After graduation, she was recruited to join New England Telephone Co. to work on a microwave antenna program. This took her to rural Vermont, where she switched jobs to work for the U.S. Forest Service for the next 16 years. She then formed a consulting firm, working with clients in the forestry and woodworking industries. Through her clients she learned about setting up a manufacturing facility, scheduling jobs and machines, finding employees, maintaining workplace safety and embracing the concept of value-added agriculture.
“I coupled that awareness with my love of knitting and thought ‘here is a place I can combine all my skills,’” she said. “That is what brought me to this.”
She opened the mill in 2009 in a 5,000 square foot Washington County facility, which a year later burnt to the ground, “taking everything with it including my life savings.”
Packer was not ready to give up, and thanks to three angel investors, Battenkill Fibers was able to resume business in its current location in Greenwich within months of the fire. In 2015, the business turned its first profit. It was only $50, but it was a sign of things to come. By this time, the company employed 10 people and was named Washington County’s Small Business of the Year. Since then, it has continued to grow and add employees and customers.

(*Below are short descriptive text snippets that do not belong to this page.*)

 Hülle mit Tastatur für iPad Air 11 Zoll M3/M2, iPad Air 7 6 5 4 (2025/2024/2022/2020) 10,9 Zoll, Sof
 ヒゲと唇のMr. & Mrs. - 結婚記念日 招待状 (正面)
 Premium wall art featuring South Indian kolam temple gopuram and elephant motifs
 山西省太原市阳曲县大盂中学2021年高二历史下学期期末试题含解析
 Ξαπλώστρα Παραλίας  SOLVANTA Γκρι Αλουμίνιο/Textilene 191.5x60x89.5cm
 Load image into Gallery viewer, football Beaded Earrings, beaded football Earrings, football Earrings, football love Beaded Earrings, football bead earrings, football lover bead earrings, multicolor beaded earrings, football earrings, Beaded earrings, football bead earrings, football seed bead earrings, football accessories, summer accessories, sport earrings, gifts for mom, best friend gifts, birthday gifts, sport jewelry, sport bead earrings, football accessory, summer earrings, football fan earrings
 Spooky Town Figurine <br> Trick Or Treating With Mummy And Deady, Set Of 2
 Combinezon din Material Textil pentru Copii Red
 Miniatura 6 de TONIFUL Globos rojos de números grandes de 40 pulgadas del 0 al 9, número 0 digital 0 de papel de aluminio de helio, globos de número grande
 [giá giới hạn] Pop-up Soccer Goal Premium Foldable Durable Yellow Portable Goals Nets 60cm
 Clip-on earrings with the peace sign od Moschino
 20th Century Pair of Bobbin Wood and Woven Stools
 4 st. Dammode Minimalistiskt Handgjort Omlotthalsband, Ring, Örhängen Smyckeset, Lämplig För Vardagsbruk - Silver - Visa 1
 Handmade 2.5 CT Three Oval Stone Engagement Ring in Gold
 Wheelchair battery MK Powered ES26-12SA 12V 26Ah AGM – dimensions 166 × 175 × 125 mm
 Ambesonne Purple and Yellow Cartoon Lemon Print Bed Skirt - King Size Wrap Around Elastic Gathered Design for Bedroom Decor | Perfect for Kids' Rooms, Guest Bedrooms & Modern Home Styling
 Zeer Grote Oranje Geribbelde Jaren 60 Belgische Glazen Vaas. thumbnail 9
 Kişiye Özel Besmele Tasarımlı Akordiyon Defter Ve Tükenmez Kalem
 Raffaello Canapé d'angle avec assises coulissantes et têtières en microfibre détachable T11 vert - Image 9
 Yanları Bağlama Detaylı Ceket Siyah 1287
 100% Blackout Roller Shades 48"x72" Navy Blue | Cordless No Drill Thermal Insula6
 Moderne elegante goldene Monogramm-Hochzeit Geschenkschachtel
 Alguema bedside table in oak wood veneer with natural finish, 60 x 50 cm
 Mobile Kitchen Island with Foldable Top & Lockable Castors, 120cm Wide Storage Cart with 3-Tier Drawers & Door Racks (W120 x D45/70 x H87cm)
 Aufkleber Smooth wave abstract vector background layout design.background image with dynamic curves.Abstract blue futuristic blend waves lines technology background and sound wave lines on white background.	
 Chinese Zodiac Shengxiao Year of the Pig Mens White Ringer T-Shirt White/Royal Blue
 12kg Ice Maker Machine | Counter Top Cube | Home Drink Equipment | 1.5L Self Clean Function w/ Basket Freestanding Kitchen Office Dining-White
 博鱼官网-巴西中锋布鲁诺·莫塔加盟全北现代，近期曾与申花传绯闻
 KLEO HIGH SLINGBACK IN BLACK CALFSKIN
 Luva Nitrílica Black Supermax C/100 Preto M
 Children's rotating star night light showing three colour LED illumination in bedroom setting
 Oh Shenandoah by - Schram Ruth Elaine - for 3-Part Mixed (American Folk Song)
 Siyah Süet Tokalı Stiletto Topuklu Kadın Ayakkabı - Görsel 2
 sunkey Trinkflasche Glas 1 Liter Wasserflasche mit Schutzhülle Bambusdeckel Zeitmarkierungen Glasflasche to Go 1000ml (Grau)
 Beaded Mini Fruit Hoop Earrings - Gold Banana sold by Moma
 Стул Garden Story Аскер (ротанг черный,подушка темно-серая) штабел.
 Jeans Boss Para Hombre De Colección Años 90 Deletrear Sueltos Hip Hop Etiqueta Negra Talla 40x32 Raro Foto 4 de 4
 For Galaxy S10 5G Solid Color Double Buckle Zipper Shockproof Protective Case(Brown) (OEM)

“I credit a lot of that growth to the interest by the consumer in knowing ‘who made my clothes,’” Packer said. “For a while we’ve been riding the sustainability bandwagon. More recently it is traceability, where people want to know all the steps in the supply chain. And since the pandemic, people want to know you are being responsible. More and more consumers are showing an interest in supporting local farms and a concern about local jobs.”
This interest in the supply chain led to the founding, by Packer and others, of the Hudson Valley Textile Project, a community of farmers, dyers, millers, designers, makers, distributors, and retailers committed to supporting a sustainable model of regionally sourced, processed, and manufactured fiber products.
Packer also had a hand in the 2019 launch of Hudson + West, now one of the world’s largest locally sourced and minimally processed yarn companies.
“Because we spin for Hudson + West and other international brands, yarns that have been spun here end up going all over the world,” she said. “Hand knit designers are asking for it. They don’t know they are buying Battenkill Fibers because we don’t brand yarn. Our yarn goes wherever our customers go.”
Then came the pandemic and the supply chain disruptions that accompanied it, bringing Battenkill Fibers a rush of new business.
“They came to us because they had to, even though our yarns are considerably more expensive because we pay a living wage and a fair price for wool,” Parker said.
The surge in demand caused some bottlenecks, including in the scouring of large batches of wool. Battenkill currently sends large lots to South Carolina for cleansing, which can mean high freight charges and sometimes delays.
Therefore, earlier this year Hudson Valley Textile Project and Battenkill Fibers jointly applied for a FuzeHub Manufacturing Grant and received $50,000 to purchase a scouring line which is being installed at a mill in Newburgh.
Packer’s most recent move was to acquire Oysters and Purls—a line of botanically dyed yarns for hand knitters—from one of her customers.
“That is what we will be working on this fall with some designer partnerships and trade shows to promote that new brand,” she said.
Packer, who is 65, foresees additional growth for Battenkill Fibers, but she will not necessarily be in charge when it happens. Her plan is to find the right buyer who will keep the mill in Greenwich and expand it in some way.
“That could be adding a line for processing bast fibers, which is hemp, or maybe adding some machine knitting,” she said. “There are no sock knitting mills anywhere in the state. Or possibly automated weaving of blankets or woven fabric. I would like to put that into place in the next few years to help a new buyer not only run the place but bring in some of these value-added items as we move to the end of the decade.”